The .50 caliber snipers jumped off their tanks and walked to the tallest buil
ding they could see on the riverbank. The building was locked up, something they were not accustomed to seeing. The owner or the people in charge of the building could have been planning to come back. They considered kicking the door in but decided on going to a different building when they looked closer at the thick chain and the steel doors.
The next building had a door that was left unlocked. They set up their positions on the roof and waited for the signal. It would still be hours before the first real shots were fired.
The rays of the new rising sun came over the skyline painting a previous black canvas with colors of brick and mortar. Nature had not started to reclaim this city as fierce as it had in other places. Weeds and grass living in cracks and crevices not dilapidated but a little neglected. The tanks sat out in the open hidden in the shade of the building for the moment. The turret gunners watched the skyline across the river for their signal. Then, in the distance, a speck of light was in the sky, a flame flying up and slowly dropping back to the earth. One of the men slapped the steel plating and hollered into the tank. Targets had been picked hours before. With nothing more to wait for, they fired.
The delay in the reaction to the massive concussion was unnerving. For a fraction of a second they watched and waited to see if they had hit their mark. Then they spotted fire and smoke. Small in the distance but a sure sign that something had been hit. In the excitement they loaded another round and fired again. In a matter of seconds all the tanks on the riverbank were unloading their payloads to the shore on the other side.
On the rooftops the .50 caliber snipers looked through their scopes and took pop shots at the Chinese soldiers running around. One of the snipers had spotted two Chinese soldiers sitting at the end of the dock. One appeared to be fishing. A second came and sat down. They were small ants in the scope but he was sure the second was a female. At first he thought about the fisherman being his first attempt for a shot. Then, when he saw the two of them together, he changed his mind. After the first tank round blew out the dock, the sniper watched the two Chinese soldier’s running back to the warehouses. He rooted for them in his head. He waited to see if they made it out in one piece. The tanks were causing massive amounts of chaos on the opposite shore and yet he wanted to place a bet on the lives of these two ants in his scope.

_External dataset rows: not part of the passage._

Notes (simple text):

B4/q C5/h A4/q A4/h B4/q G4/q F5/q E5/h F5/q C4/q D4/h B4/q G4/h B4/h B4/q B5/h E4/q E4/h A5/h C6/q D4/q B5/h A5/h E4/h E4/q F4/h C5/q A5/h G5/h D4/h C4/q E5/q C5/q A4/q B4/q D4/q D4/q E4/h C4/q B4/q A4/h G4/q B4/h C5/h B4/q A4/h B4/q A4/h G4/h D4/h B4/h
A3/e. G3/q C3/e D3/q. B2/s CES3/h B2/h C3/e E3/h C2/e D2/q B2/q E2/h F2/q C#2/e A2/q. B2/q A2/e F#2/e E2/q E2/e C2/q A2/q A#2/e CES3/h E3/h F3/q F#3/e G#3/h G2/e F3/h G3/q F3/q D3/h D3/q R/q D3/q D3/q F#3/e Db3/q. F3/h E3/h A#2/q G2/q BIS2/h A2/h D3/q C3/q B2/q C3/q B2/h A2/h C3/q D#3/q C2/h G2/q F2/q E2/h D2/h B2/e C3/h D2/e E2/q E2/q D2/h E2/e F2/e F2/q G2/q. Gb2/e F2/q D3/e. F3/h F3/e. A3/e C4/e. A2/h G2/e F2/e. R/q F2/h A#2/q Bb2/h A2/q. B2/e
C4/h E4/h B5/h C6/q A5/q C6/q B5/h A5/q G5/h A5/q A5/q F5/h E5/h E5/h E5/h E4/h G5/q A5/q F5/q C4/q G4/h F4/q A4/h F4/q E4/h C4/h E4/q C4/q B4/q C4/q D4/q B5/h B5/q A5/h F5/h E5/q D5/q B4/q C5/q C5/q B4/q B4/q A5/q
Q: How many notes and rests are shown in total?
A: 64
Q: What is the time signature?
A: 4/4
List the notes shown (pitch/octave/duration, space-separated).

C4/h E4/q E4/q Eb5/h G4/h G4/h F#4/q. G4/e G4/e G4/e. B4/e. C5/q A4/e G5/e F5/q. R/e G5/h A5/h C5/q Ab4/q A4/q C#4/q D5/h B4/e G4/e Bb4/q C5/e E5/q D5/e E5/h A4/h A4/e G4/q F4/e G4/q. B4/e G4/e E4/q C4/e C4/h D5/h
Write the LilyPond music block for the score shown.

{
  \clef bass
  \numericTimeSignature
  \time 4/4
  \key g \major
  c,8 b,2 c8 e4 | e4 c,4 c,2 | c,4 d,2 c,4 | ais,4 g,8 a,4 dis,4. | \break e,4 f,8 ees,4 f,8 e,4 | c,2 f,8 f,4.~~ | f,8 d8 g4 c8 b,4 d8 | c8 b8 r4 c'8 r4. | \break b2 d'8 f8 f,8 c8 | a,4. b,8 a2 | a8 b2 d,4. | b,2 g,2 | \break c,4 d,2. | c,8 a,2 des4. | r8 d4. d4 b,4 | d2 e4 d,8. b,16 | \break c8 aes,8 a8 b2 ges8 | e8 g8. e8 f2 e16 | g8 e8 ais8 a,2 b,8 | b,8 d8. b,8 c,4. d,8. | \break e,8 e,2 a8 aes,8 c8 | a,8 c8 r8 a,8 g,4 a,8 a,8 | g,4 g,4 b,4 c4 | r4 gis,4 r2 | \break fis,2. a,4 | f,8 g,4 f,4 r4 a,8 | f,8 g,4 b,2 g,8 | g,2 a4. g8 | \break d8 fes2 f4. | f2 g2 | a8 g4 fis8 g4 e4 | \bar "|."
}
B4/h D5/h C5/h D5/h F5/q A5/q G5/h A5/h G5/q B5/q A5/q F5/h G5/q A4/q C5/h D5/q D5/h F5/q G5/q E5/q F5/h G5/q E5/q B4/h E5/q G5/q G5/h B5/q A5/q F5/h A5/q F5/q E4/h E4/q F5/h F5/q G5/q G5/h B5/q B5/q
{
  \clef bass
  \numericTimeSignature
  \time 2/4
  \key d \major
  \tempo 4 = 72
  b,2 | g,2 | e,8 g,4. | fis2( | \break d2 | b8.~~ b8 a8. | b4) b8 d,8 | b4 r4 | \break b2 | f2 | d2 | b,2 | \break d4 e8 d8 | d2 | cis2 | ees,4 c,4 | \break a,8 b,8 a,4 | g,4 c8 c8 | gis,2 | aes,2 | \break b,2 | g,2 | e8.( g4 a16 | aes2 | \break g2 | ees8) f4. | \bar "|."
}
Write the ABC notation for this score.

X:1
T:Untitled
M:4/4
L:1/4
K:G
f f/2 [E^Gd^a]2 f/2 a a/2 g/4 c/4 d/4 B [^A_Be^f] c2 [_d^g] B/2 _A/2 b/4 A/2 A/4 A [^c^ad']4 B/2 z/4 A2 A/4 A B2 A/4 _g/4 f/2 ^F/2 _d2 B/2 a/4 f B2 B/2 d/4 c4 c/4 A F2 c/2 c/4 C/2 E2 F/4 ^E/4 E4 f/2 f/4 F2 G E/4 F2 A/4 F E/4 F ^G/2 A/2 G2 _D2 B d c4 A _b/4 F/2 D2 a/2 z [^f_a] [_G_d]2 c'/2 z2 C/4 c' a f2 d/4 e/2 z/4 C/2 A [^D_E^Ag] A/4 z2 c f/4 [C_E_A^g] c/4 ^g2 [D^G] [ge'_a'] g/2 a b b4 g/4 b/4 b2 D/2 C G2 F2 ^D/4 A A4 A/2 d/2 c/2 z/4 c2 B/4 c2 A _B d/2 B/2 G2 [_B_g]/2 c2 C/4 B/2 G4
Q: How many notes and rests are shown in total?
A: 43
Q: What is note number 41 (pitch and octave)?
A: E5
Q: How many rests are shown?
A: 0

He spotted a group of soldiers running toward the shore and took his first shot. He watched one of the men fall a second later. He figured that was his shot. The two Chinese he was following were gone now. He couldn’t see them. From that moment on he fired on anyone holding a rifle. Their Chinese AK-47s wouldn’t be able to reach them from the shore. It was pointless for them to try but maybe they didn’t know any better. Soon, the snipers were shooting at the muzzle flashes until they stopped. The other side of the river was clouded over with smoke. It was the only thing moving into the expanding sky, a moving ghost traveling into the heavens. The snaps and cracks of gunfire slowly stopped. The tanks were silent. For them the battle was over.